15-451 Algorithms		10/12/06

* Maximum bottleneck path
* Minimum Spanning Tree recap: Prim and Kruskal	     Midterm on Tues
* Midterm review            			     1 sheet of notes, no book
=========================================================================

One nice thing about Dijkstra's algorithm is that you can modify it to
solve other related problems.  (This kind of thing often makes a good
test question)

DIJKSTRA's ALG recap (finds shortest path tree)
-----------------------------------------------
E.g.,            5     8
              A-----B-----C
              |     |     |
             1|    1|     |3     start = A.
              |  2  |  4  |
              D-----E-----F

Initialize:
 - tree = {start}.  No edges.  label start as having distance 0.

Invariant: nodes in tree have correct distance to start.

Repeat:
 - for each nbr x of tree compute an (over)-estimate:
           dist(x) =    min   [  dist(v) + length(e)  ]
                     edges e=(v,x)
                      v in tree

   In other words, by our invariant, this is the length of the
   shortest path to x whose only edge not in the tree is the very last
   edge.

 - put x of minimum distance into tree, connecting it via the argmin
        (the edge e used to get dist(x))

Actual implementation: just update dists of neighbors of the node put
onto tree, since they are the only ones that can change.

Maximum-bottleneck path
=======================
Now consider the following problem called the "maximum bottleneck
path" problem.  Imagine the edge weights represent capacities of the
edges (like "widths" rather than "lengths") and you want the path between
two nodes whose minimum capacity is largest.  How can we solve this?

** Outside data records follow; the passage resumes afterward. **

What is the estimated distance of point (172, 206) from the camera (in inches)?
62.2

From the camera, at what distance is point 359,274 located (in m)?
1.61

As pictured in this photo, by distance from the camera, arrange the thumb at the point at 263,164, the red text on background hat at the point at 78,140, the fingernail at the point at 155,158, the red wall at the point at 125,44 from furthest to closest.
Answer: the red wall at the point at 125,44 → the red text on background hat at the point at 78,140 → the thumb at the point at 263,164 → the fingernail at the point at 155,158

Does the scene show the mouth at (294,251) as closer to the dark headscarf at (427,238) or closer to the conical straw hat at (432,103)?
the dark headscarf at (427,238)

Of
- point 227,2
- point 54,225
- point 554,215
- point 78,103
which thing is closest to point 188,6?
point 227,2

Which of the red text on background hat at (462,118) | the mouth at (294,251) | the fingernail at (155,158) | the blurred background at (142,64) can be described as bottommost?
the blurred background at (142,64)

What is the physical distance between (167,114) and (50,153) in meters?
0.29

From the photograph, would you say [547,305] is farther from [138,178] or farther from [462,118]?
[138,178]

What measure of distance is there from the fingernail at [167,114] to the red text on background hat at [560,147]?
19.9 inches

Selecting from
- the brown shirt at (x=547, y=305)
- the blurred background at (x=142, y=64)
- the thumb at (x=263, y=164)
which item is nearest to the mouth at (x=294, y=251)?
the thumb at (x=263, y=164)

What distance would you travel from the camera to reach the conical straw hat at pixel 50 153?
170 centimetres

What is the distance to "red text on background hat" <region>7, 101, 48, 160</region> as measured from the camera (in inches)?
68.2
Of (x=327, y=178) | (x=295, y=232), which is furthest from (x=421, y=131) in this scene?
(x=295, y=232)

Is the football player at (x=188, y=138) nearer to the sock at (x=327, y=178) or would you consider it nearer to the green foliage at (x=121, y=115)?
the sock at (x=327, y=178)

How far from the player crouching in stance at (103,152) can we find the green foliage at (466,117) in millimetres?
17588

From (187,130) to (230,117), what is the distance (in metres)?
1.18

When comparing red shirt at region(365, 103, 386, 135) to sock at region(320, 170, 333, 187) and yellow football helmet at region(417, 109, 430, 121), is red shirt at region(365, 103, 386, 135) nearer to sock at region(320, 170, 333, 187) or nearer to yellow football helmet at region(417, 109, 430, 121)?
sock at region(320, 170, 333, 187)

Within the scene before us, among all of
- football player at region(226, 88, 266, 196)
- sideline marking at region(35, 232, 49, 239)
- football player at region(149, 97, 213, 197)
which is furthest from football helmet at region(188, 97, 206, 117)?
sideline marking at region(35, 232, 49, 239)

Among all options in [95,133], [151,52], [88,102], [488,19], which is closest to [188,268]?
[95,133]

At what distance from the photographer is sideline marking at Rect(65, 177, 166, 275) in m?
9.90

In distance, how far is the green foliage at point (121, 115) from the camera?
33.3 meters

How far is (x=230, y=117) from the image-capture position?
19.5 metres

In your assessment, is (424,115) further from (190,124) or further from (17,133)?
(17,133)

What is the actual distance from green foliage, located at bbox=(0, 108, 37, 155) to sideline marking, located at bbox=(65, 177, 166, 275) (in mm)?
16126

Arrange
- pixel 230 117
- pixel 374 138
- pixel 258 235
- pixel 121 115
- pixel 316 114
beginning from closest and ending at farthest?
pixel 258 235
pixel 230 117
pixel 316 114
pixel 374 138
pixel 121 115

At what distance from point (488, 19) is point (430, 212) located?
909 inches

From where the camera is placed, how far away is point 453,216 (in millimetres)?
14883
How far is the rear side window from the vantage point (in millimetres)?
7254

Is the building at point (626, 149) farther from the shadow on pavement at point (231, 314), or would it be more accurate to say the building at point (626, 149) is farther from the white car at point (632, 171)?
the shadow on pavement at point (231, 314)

Def: capacity of path = minimum capacity of edges on the path
cap(v) = capacity of max capacity path to v.

Now, we'd update:
           cap(x) =    max   [min(cap(v),w(e))]
                    edges e=(v,x)
                      v in tree

 - put x of maximum cap(x) into tree, connecting it via the argmax

We'll actually use this later in the course...
===========================================================================

MINIMUM SPANNING TREE
---------------------
A SPANNING TREE is a tree that touches all the nodes of a graph. (So,
it only makes sense in a connected graph.)   A Minimum Spanning Tree
is the shortest spanning tree (size of tree is sum of its edge lengths)

Prim's algorithm
================

Prim's algorithm is the following simple MST algorithm: 
- pick some arbitrary start node.
- add shortest edge to current tree.
- continue until tree spans all nodes.

For example:
                 5     8
              A-----B-----C
              |     |     |
             1|    1|     |6
              |  2  |  4  |
              D-----E-----F

[So, a lot like Dijsktra, except just put in the shortest edge rather
than adding the length to the distance of endpoint to the start
node.  But even though the alg is simpler than Dijkstra, the analysis
is a bit trickier...]

Now we need to prove that this works.  Will prove by induction.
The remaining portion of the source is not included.